İşte artık Avrupa'nın en masalsı şehirlerinden birindeydik. Gündüzleri gerçek,geceleri ise masala dönüşen şehir!
Geceleri şehir masala dönüşüyor, masal dedik ama siz balkabağına dönüşmüyorsunuz :)


Burası şehirleşme açısından mükemmel bir uyum yakalamış, tarihi yapısı kusursuz şekilde korunmuş binalar insan da sanki bir tabloya bakıyormuş hissiyatı uyandırıyor. Şehrin her yerinde karşınıza çıkan kanallar ise şehre bohem bir hava katmış. Havası da bahsedildiği gibi korkunç soğuk değildi.
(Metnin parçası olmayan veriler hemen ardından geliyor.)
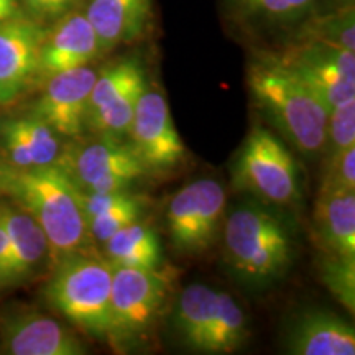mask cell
<instances>
[{
	"mask_svg": "<svg viewBox=\"0 0 355 355\" xmlns=\"http://www.w3.org/2000/svg\"><path fill=\"white\" fill-rule=\"evenodd\" d=\"M355 146V99L337 105L329 112L324 157H331Z\"/></svg>",
	"mask_w": 355,
	"mask_h": 355,
	"instance_id": "27",
	"label": "cell"
},
{
	"mask_svg": "<svg viewBox=\"0 0 355 355\" xmlns=\"http://www.w3.org/2000/svg\"><path fill=\"white\" fill-rule=\"evenodd\" d=\"M79 8L104 55L144 38L153 19V0H83Z\"/></svg>",
	"mask_w": 355,
	"mask_h": 355,
	"instance_id": "17",
	"label": "cell"
},
{
	"mask_svg": "<svg viewBox=\"0 0 355 355\" xmlns=\"http://www.w3.org/2000/svg\"><path fill=\"white\" fill-rule=\"evenodd\" d=\"M220 290L194 283L180 293L173 311V327L180 343L191 352L206 354L214 329Z\"/></svg>",
	"mask_w": 355,
	"mask_h": 355,
	"instance_id": "22",
	"label": "cell"
},
{
	"mask_svg": "<svg viewBox=\"0 0 355 355\" xmlns=\"http://www.w3.org/2000/svg\"><path fill=\"white\" fill-rule=\"evenodd\" d=\"M97 69L91 64L55 74L42 83V94L30 114L42 119L60 137L76 139L86 132L89 101Z\"/></svg>",
	"mask_w": 355,
	"mask_h": 355,
	"instance_id": "12",
	"label": "cell"
},
{
	"mask_svg": "<svg viewBox=\"0 0 355 355\" xmlns=\"http://www.w3.org/2000/svg\"><path fill=\"white\" fill-rule=\"evenodd\" d=\"M10 237V272L8 288L19 286L38 272L48 259L46 235L28 212L21 207L0 206Z\"/></svg>",
	"mask_w": 355,
	"mask_h": 355,
	"instance_id": "23",
	"label": "cell"
},
{
	"mask_svg": "<svg viewBox=\"0 0 355 355\" xmlns=\"http://www.w3.org/2000/svg\"><path fill=\"white\" fill-rule=\"evenodd\" d=\"M285 349L293 355H354V326L331 311L308 309L288 327Z\"/></svg>",
	"mask_w": 355,
	"mask_h": 355,
	"instance_id": "18",
	"label": "cell"
},
{
	"mask_svg": "<svg viewBox=\"0 0 355 355\" xmlns=\"http://www.w3.org/2000/svg\"><path fill=\"white\" fill-rule=\"evenodd\" d=\"M104 257L112 266L157 270L162 268L163 252L159 235L148 222L135 220L115 232L104 243Z\"/></svg>",
	"mask_w": 355,
	"mask_h": 355,
	"instance_id": "24",
	"label": "cell"
},
{
	"mask_svg": "<svg viewBox=\"0 0 355 355\" xmlns=\"http://www.w3.org/2000/svg\"><path fill=\"white\" fill-rule=\"evenodd\" d=\"M127 135L148 176L175 170L186 157V146L173 122L166 97L157 89H145Z\"/></svg>",
	"mask_w": 355,
	"mask_h": 355,
	"instance_id": "11",
	"label": "cell"
},
{
	"mask_svg": "<svg viewBox=\"0 0 355 355\" xmlns=\"http://www.w3.org/2000/svg\"><path fill=\"white\" fill-rule=\"evenodd\" d=\"M247 86L268 122L306 158H318L326 145L329 110L270 50L248 61Z\"/></svg>",
	"mask_w": 355,
	"mask_h": 355,
	"instance_id": "1",
	"label": "cell"
},
{
	"mask_svg": "<svg viewBox=\"0 0 355 355\" xmlns=\"http://www.w3.org/2000/svg\"><path fill=\"white\" fill-rule=\"evenodd\" d=\"M7 163L0 159V194H2V186H3V180H6V171H7Z\"/></svg>",
	"mask_w": 355,
	"mask_h": 355,
	"instance_id": "32",
	"label": "cell"
},
{
	"mask_svg": "<svg viewBox=\"0 0 355 355\" xmlns=\"http://www.w3.org/2000/svg\"><path fill=\"white\" fill-rule=\"evenodd\" d=\"M319 273L322 285L345 309L355 311V259L321 254Z\"/></svg>",
	"mask_w": 355,
	"mask_h": 355,
	"instance_id": "26",
	"label": "cell"
},
{
	"mask_svg": "<svg viewBox=\"0 0 355 355\" xmlns=\"http://www.w3.org/2000/svg\"><path fill=\"white\" fill-rule=\"evenodd\" d=\"M290 42H318L355 53L354 3H343L318 13L300 26Z\"/></svg>",
	"mask_w": 355,
	"mask_h": 355,
	"instance_id": "25",
	"label": "cell"
},
{
	"mask_svg": "<svg viewBox=\"0 0 355 355\" xmlns=\"http://www.w3.org/2000/svg\"><path fill=\"white\" fill-rule=\"evenodd\" d=\"M46 26L26 15L0 21V107L37 83L38 53Z\"/></svg>",
	"mask_w": 355,
	"mask_h": 355,
	"instance_id": "14",
	"label": "cell"
},
{
	"mask_svg": "<svg viewBox=\"0 0 355 355\" xmlns=\"http://www.w3.org/2000/svg\"><path fill=\"white\" fill-rule=\"evenodd\" d=\"M2 193L28 212L46 235L51 266L66 257L92 250L78 189L56 165L17 170L7 166Z\"/></svg>",
	"mask_w": 355,
	"mask_h": 355,
	"instance_id": "2",
	"label": "cell"
},
{
	"mask_svg": "<svg viewBox=\"0 0 355 355\" xmlns=\"http://www.w3.org/2000/svg\"><path fill=\"white\" fill-rule=\"evenodd\" d=\"M25 15L20 0H0V21Z\"/></svg>",
	"mask_w": 355,
	"mask_h": 355,
	"instance_id": "31",
	"label": "cell"
},
{
	"mask_svg": "<svg viewBox=\"0 0 355 355\" xmlns=\"http://www.w3.org/2000/svg\"><path fill=\"white\" fill-rule=\"evenodd\" d=\"M235 189L265 204L293 206L301 199L300 168L290 148L263 125L252 127L232 165Z\"/></svg>",
	"mask_w": 355,
	"mask_h": 355,
	"instance_id": "5",
	"label": "cell"
},
{
	"mask_svg": "<svg viewBox=\"0 0 355 355\" xmlns=\"http://www.w3.org/2000/svg\"><path fill=\"white\" fill-rule=\"evenodd\" d=\"M0 344L12 355H84L83 340L55 318L28 308L0 314Z\"/></svg>",
	"mask_w": 355,
	"mask_h": 355,
	"instance_id": "13",
	"label": "cell"
},
{
	"mask_svg": "<svg viewBox=\"0 0 355 355\" xmlns=\"http://www.w3.org/2000/svg\"><path fill=\"white\" fill-rule=\"evenodd\" d=\"M227 214L222 183L201 178L183 186L168 202L166 227L171 245L183 255H201L220 241Z\"/></svg>",
	"mask_w": 355,
	"mask_h": 355,
	"instance_id": "8",
	"label": "cell"
},
{
	"mask_svg": "<svg viewBox=\"0 0 355 355\" xmlns=\"http://www.w3.org/2000/svg\"><path fill=\"white\" fill-rule=\"evenodd\" d=\"M222 6L230 24L242 32L286 33L290 40L301 25L326 12L324 0H222Z\"/></svg>",
	"mask_w": 355,
	"mask_h": 355,
	"instance_id": "16",
	"label": "cell"
},
{
	"mask_svg": "<svg viewBox=\"0 0 355 355\" xmlns=\"http://www.w3.org/2000/svg\"><path fill=\"white\" fill-rule=\"evenodd\" d=\"M78 198L89 237L101 245L115 232L141 219L150 206L148 198L132 189L105 194H89L78 189Z\"/></svg>",
	"mask_w": 355,
	"mask_h": 355,
	"instance_id": "21",
	"label": "cell"
},
{
	"mask_svg": "<svg viewBox=\"0 0 355 355\" xmlns=\"http://www.w3.org/2000/svg\"><path fill=\"white\" fill-rule=\"evenodd\" d=\"M104 56L101 44L81 8L66 13L46 28L38 53L37 83L55 74L91 64Z\"/></svg>",
	"mask_w": 355,
	"mask_h": 355,
	"instance_id": "15",
	"label": "cell"
},
{
	"mask_svg": "<svg viewBox=\"0 0 355 355\" xmlns=\"http://www.w3.org/2000/svg\"><path fill=\"white\" fill-rule=\"evenodd\" d=\"M24 13L40 24L56 21L66 13L81 7L83 0H20Z\"/></svg>",
	"mask_w": 355,
	"mask_h": 355,
	"instance_id": "29",
	"label": "cell"
},
{
	"mask_svg": "<svg viewBox=\"0 0 355 355\" xmlns=\"http://www.w3.org/2000/svg\"><path fill=\"white\" fill-rule=\"evenodd\" d=\"M0 145L6 163L17 170L55 165L63 146L60 135L30 112L0 121Z\"/></svg>",
	"mask_w": 355,
	"mask_h": 355,
	"instance_id": "19",
	"label": "cell"
},
{
	"mask_svg": "<svg viewBox=\"0 0 355 355\" xmlns=\"http://www.w3.org/2000/svg\"><path fill=\"white\" fill-rule=\"evenodd\" d=\"M55 165L74 188L89 194L128 191L137 181L148 176L128 141L97 133L94 140L76 137L73 144L61 146Z\"/></svg>",
	"mask_w": 355,
	"mask_h": 355,
	"instance_id": "6",
	"label": "cell"
},
{
	"mask_svg": "<svg viewBox=\"0 0 355 355\" xmlns=\"http://www.w3.org/2000/svg\"><path fill=\"white\" fill-rule=\"evenodd\" d=\"M270 51L329 112L355 99V53L318 42H290Z\"/></svg>",
	"mask_w": 355,
	"mask_h": 355,
	"instance_id": "9",
	"label": "cell"
},
{
	"mask_svg": "<svg viewBox=\"0 0 355 355\" xmlns=\"http://www.w3.org/2000/svg\"><path fill=\"white\" fill-rule=\"evenodd\" d=\"M313 230L321 254L355 259V191H319Z\"/></svg>",
	"mask_w": 355,
	"mask_h": 355,
	"instance_id": "20",
	"label": "cell"
},
{
	"mask_svg": "<svg viewBox=\"0 0 355 355\" xmlns=\"http://www.w3.org/2000/svg\"><path fill=\"white\" fill-rule=\"evenodd\" d=\"M220 241L230 272L252 288L279 282L295 257L291 227L263 204L243 202L225 214Z\"/></svg>",
	"mask_w": 355,
	"mask_h": 355,
	"instance_id": "3",
	"label": "cell"
},
{
	"mask_svg": "<svg viewBox=\"0 0 355 355\" xmlns=\"http://www.w3.org/2000/svg\"><path fill=\"white\" fill-rule=\"evenodd\" d=\"M166 270L114 266L110 291V334L114 349L139 344L152 331L170 295Z\"/></svg>",
	"mask_w": 355,
	"mask_h": 355,
	"instance_id": "7",
	"label": "cell"
},
{
	"mask_svg": "<svg viewBox=\"0 0 355 355\" xmlns=\"http://www.w3.org/2000/svg\"><path fill=\"white\" fill-rule=\"evenodd\" d=\"M146 87V71L139 56H125L105 64L97 71L92 86L86 130L97 135H127Z\"/></svg>",
	"mask_w": 355,
	"mask_h": 355,
	"instance_id": "10",
	"label": "cell"
},
{
	"mask_svg": "<svg viewBox=\"0 0 355 355\" xmlns=\"http://www.w3.org/2000/svg\"><path fill=\"white\" fill-rule=\"evenodd\" d=\"M340 2V6H343V3H354V0H339Z\"/></svg>",
	"mask_w": 355,
	"mask_h": 355,
	"instance_id": "33",
	"label": "cell"
},
{
	"mask_svg": "<svg viewBox=\"0 0 355 355\" xmlns=\"http://www.w3.org/2000/svg\"><path fill=\"white\" fill-rule=\"evenodd\" d=\"M8 272H10V237L0 211V290L8 288Z\"/></svg>",
	"mask_w": 355,
	"mask_h": 355,
	"instance_id": "30",
	"label": "cell"
},
{
	"mask_svg": "<svg viewBox=\"0 0 355 355\" xmlns=\"http://www.w3.org/2000/svg\"><path fill=\"white\" fill-rule=\"evenodd\" d=\"M112 272L94 250L66 257L53 266L43 296L79 332L109 343Z\"/></svg>",
	"mask_w": 355,
	"mask_h": 355,
	"instance_id": "4",
	"label": "cell"
},
{
	"mask_svg": "<svg viewBox=\"0 0 355 355\" xmlns=\"http://www.w3.org/2000/svg\"><path fill=\"white\" fill-rule=\"evenodd\" d=\"M319 191H355V146L326 157Z\"/></svg>",
	"mask_w": 355,
	"mask_h": 355,
	"instance_id": "28",
	"label": "cell"
}]
</instances>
Aralık ayında Ankara'nın ayazını bilenler için oldukça güzel bir havası vardı diyebilirim. 3 gün boyunca hep sokaklarda olmamıza rağmen hiç üşümedik. Aralık ayında tek sıkıntı havanın 9'a doğru aydınlanıyor ve 16.30 gibi kararıyor olmasıydı.


Gelelim Amsterdam'da biz nereleri gezdik. Şehir içinde bir çok müze barındırıyor. Eğer müze gezmeyi seviyorsanız bol bol müze gezebilirsiniz. Yok ben bu bohem şehri gezmek istiyorum, cafelerde takılmak istiyorum derseniz bunu da çok keyifli bir şekilde yapabilirsiniz. Yada önce müze gezip sonrasında müzelerin önünde ki (mesela Anne Frank Evi) kanalların önünde yer alan cafelerde kahvenizi yudumlarken bu masal şehrinin tadını çıkartabilirsiniz. 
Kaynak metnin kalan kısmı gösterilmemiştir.